One part is the wire gauge. You need something like 24awg (its the American system, don't ask me why) on the power pins (higher number, thinner wire, iirc). Most use 28 on both power and data pairs.
Then the charger has to actually follow the USB spec, not the very similar Apple one. This means either a microchip that can handle the USB handshake, or a resistor across the data pins at the charger end to signal that this is a charger (Apple has one resistor on each pin, with a slightly different resistance).
Now on top of that you have Qualcomm pushing their fast charge system that involves a chip at both ends, and higher voltage than the 5V that USB normally uses. The higher voltage allows for more watts without upping the ampere (V*A=W, iirc).
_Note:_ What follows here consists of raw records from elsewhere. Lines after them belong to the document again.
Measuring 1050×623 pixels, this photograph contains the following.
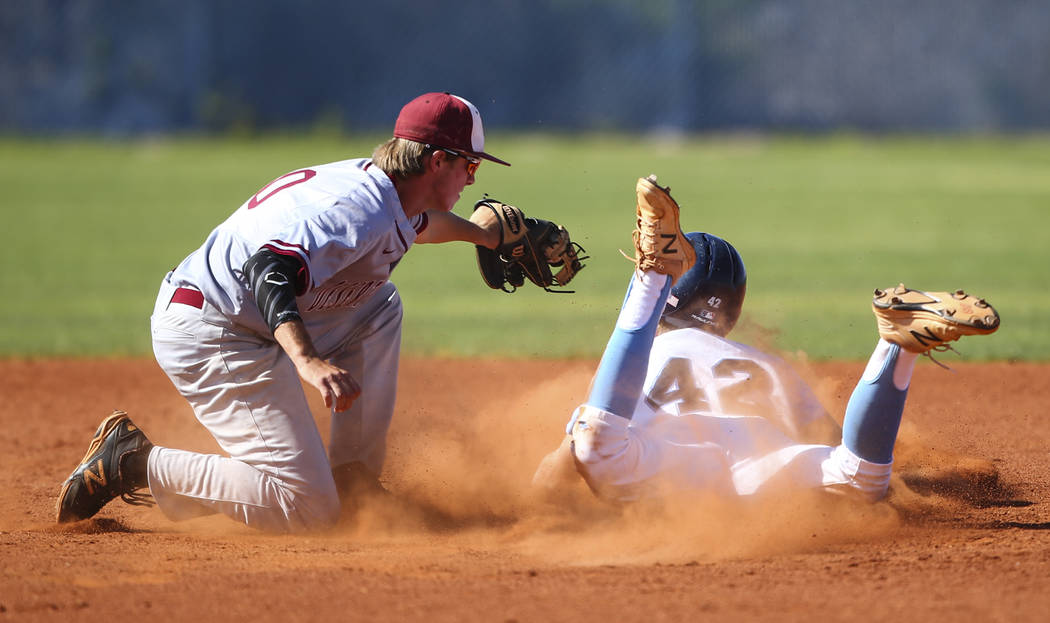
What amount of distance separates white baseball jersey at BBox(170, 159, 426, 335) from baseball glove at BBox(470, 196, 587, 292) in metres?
0.69

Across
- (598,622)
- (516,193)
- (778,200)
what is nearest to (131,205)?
(516,193)

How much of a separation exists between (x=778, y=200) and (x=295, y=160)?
1030 cm

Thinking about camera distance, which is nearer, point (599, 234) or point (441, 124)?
point (441, 124)

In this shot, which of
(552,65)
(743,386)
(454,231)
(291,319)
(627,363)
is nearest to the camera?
(291,319)

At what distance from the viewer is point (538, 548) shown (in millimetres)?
3477

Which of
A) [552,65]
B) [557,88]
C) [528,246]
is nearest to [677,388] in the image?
[528,246]

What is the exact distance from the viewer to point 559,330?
7.95 metres

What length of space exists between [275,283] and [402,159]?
680 mm

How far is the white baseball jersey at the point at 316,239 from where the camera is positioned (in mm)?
3434

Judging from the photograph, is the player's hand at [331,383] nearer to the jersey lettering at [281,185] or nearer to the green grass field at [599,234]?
the jersey lettering at [281,185]

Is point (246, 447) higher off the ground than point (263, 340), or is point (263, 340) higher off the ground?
point (263, 340)

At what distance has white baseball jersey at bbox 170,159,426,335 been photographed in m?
3.43

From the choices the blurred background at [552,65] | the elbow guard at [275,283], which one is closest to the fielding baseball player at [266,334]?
the elbow guard at [275,283]

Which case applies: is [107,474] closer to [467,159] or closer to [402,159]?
[402,159]
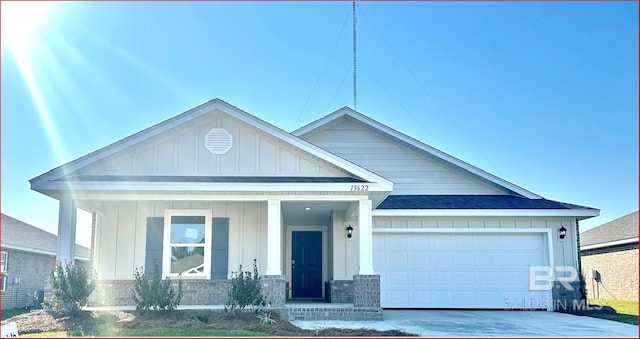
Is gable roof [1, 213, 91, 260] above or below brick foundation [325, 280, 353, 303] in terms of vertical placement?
above

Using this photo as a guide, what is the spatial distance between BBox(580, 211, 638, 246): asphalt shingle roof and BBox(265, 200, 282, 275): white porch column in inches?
546

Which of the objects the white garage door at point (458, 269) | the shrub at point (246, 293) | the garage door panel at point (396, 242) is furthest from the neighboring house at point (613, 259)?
the shrub at point (246, 293)

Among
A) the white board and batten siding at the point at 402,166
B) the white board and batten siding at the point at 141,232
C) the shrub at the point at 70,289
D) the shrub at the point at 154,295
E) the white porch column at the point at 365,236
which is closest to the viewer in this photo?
the shrub at the point at 70,289

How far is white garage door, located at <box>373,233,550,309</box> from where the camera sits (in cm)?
1509

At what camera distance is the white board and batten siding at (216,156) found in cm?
1220

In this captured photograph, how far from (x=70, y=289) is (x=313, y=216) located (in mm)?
6653

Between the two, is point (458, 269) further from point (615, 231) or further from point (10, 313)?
point (10, 313)

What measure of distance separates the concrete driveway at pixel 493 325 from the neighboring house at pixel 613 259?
8.06 metres

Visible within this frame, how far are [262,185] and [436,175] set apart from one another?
6.45m

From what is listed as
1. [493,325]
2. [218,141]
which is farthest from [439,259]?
[218,141]

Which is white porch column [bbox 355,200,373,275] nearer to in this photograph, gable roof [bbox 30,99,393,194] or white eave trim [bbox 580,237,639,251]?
gable roof [bbox 30,99,393,194]

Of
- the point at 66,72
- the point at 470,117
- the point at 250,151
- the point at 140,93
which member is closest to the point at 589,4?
the point at 470,117

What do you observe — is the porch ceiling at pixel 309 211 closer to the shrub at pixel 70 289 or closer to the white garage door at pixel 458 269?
the white garage door at pixel 458 269

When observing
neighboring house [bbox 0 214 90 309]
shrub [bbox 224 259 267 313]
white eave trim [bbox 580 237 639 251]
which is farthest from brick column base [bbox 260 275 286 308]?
white eave trim [bbox 580 237 639 251]
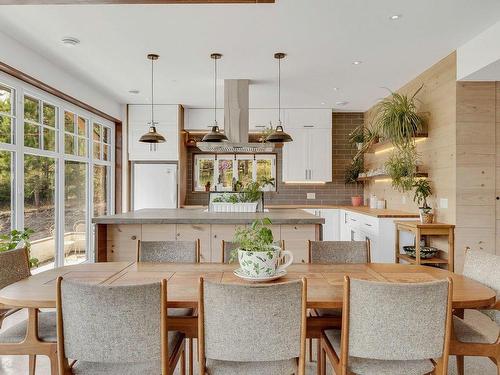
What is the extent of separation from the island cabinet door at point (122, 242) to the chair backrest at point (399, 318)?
263 cm

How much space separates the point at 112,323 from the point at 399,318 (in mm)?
1128

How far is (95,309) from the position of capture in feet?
4.65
Note that the Qualcomm system is similar (but i don't think they are interchangeable) with the USB3 system (the latter can go all the way to 20V, but that requires beefy cables).
Frankly the more i think about it the more i expect to hear about someone getting electrocuted because they mistook their data cable for their dumb laptop charger.
The micro-USB connection is also really loose with this particular cable<->phone combination (cable is fine with other phones; phone is fine with other cables). Used my old Nokia micro-USB for this reason and charging was always slow, then connected the Samsung one and it was a lot faster.. for a while.
I never knew the cable could do something like this, unless it's something like being way too long. From your comment I take it that you do need a certain amount of copper in those wires to work? So more expensive cables might actually be better? (I always laughed at "gold plated extra quality HDMI cables of 30cm for 30 euros because HDMI is a digital signal.)